Stored items from a collection

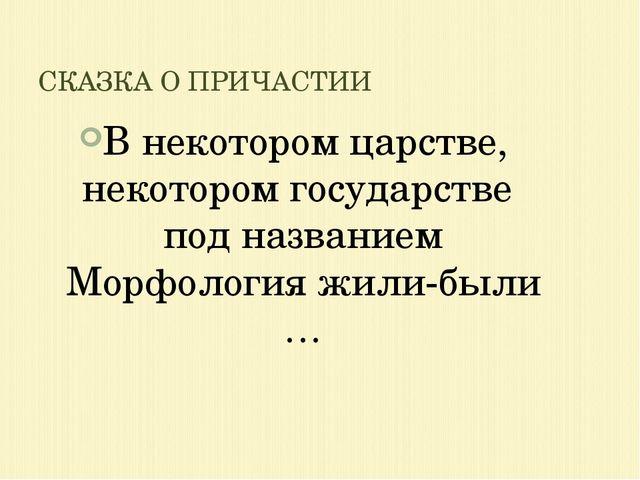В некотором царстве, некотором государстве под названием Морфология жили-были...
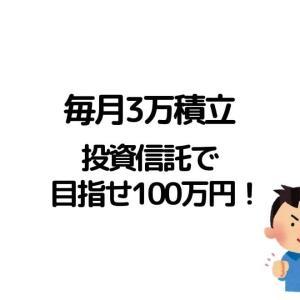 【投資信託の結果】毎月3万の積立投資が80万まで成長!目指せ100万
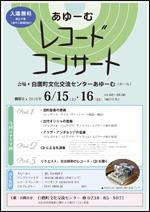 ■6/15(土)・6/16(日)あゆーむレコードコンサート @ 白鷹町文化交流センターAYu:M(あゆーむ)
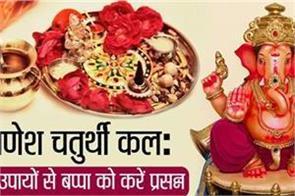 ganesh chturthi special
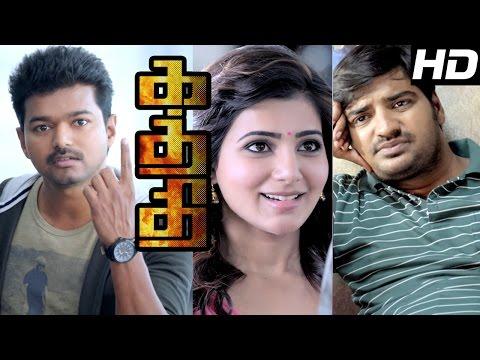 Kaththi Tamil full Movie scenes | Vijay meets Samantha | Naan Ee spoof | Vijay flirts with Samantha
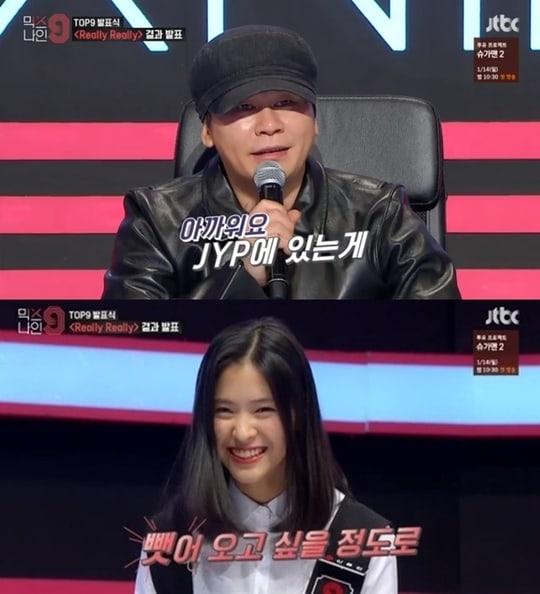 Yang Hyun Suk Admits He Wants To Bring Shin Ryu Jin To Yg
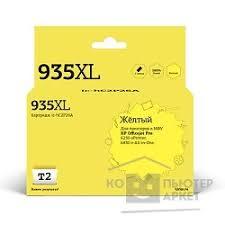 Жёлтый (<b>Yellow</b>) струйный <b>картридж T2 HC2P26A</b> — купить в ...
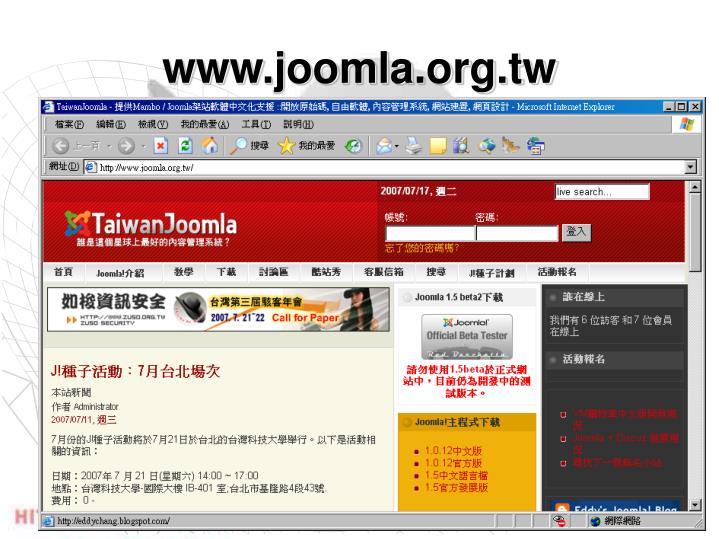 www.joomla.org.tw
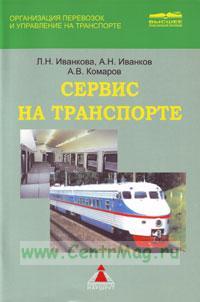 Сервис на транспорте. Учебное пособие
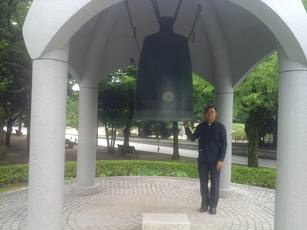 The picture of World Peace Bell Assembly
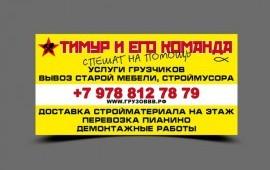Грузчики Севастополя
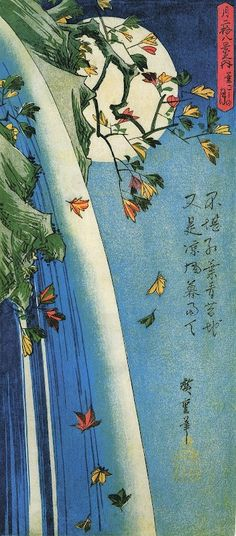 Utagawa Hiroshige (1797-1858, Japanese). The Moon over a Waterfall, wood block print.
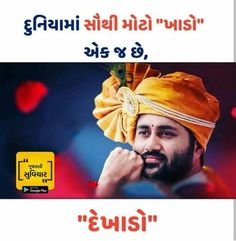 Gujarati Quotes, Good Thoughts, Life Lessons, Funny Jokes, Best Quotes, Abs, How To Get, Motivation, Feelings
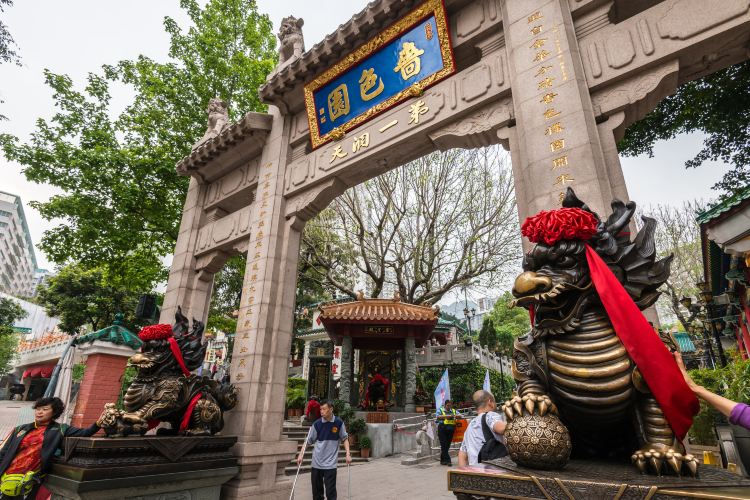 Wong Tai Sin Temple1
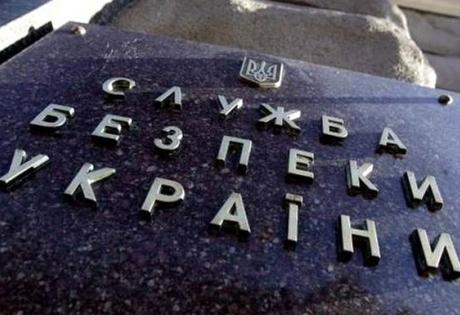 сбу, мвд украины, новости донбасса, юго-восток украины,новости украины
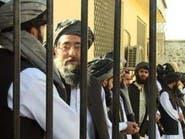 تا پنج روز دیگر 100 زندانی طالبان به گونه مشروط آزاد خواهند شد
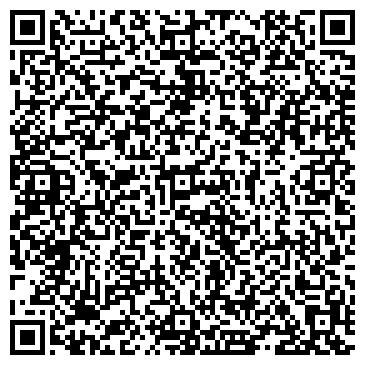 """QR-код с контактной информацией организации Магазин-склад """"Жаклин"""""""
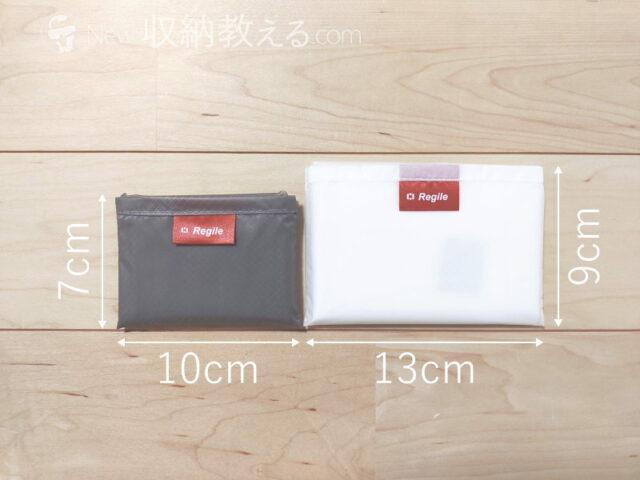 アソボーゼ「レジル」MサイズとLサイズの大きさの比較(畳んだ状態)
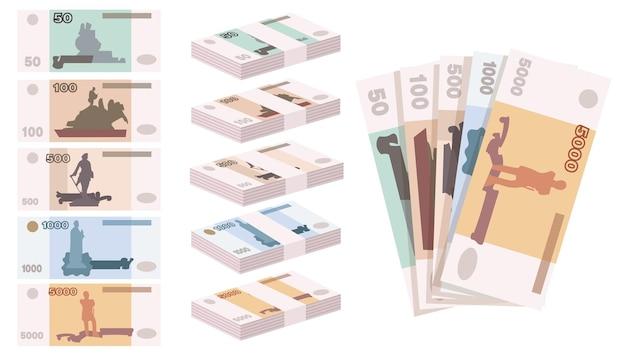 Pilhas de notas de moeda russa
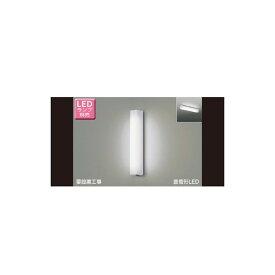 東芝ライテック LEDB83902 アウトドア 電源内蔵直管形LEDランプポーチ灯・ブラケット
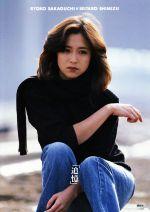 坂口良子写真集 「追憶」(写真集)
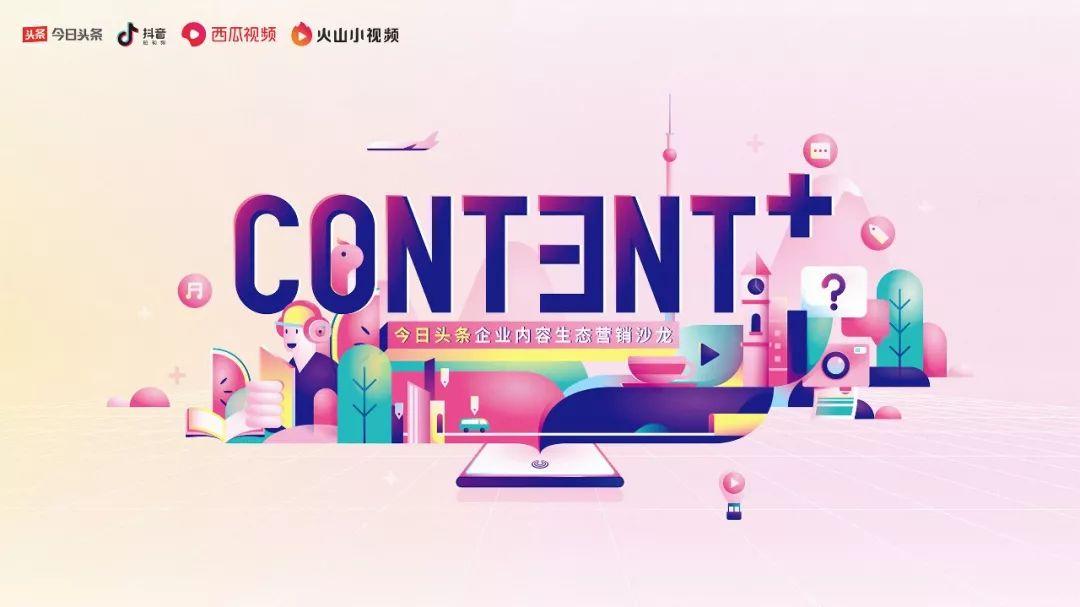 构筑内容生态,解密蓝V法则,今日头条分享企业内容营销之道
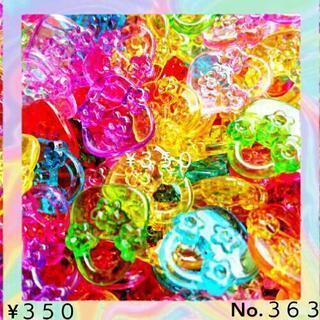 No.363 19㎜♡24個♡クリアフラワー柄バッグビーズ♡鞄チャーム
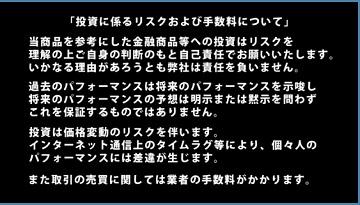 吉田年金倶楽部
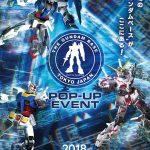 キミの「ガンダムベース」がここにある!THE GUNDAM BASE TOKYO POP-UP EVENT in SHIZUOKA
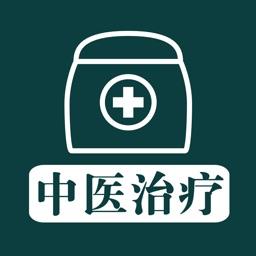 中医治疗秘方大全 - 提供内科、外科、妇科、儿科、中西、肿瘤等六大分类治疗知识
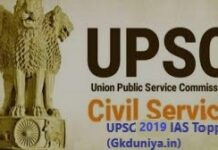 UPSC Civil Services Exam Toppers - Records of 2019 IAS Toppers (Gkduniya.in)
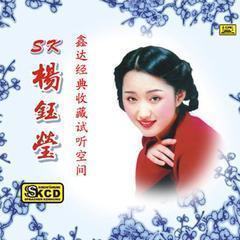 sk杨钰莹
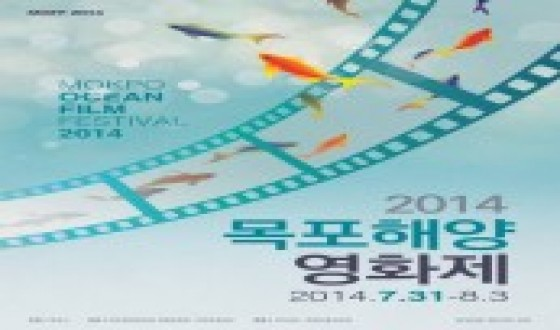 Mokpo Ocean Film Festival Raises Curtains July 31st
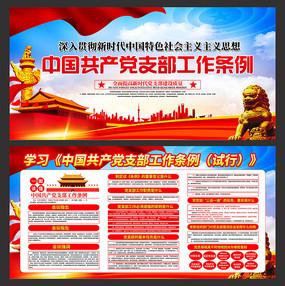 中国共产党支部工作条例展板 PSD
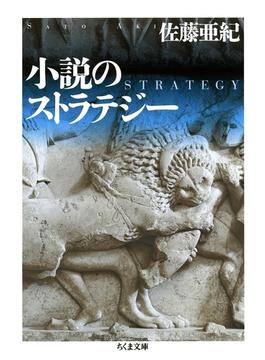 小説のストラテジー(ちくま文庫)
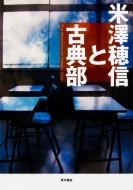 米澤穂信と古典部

## ABOUT THIS EXERCISE
From the opening line of the entries above to the line that holds "Wong Tai Sin Temple1", inclusive, reproduce each line exactly and omit any picture.

## RESULT OF THE TASK
В некотором царстве, некотором государстве под названием Морфология жили-были...
 【投資信託の結果】毎月3万の積立投資が80万まで成長!目指せ100万
 ■6/15(土)・6/16(日)あゆーむレコードコンサート @ 白鷹町文化交流センターAYu:M(あゆーむ)
 ganesh chturthi special
 Kaththi Tamil full Movie scenes | Vijay meets Samantha | Naan Ee spoof | Vijay flirts with Samantha
 Yang Hyun Suk Admits He Wants To Bring Shin Ryu Jin To Yg
 Жёлтый (<b>Yellow</b>) струйный <b>картридж T2 HC2P26A</b> — купить в ...
 www.joomla.org.tw
 Сервис на транспорте. Учебное пособие
 The picture of World Peace Bell Assembly
Грузчики Севастополя
 Utagawa Hiroshige (1797-1858, Japanese). The Moon over a Waterfall, wood block print.
 Gujarati Quotes, Good Thoughts, Life Lessons, Funny Jokes, Best Quotes, Abs, How To Get, Motivation, Feelings
 Wong Tai Sin Temple1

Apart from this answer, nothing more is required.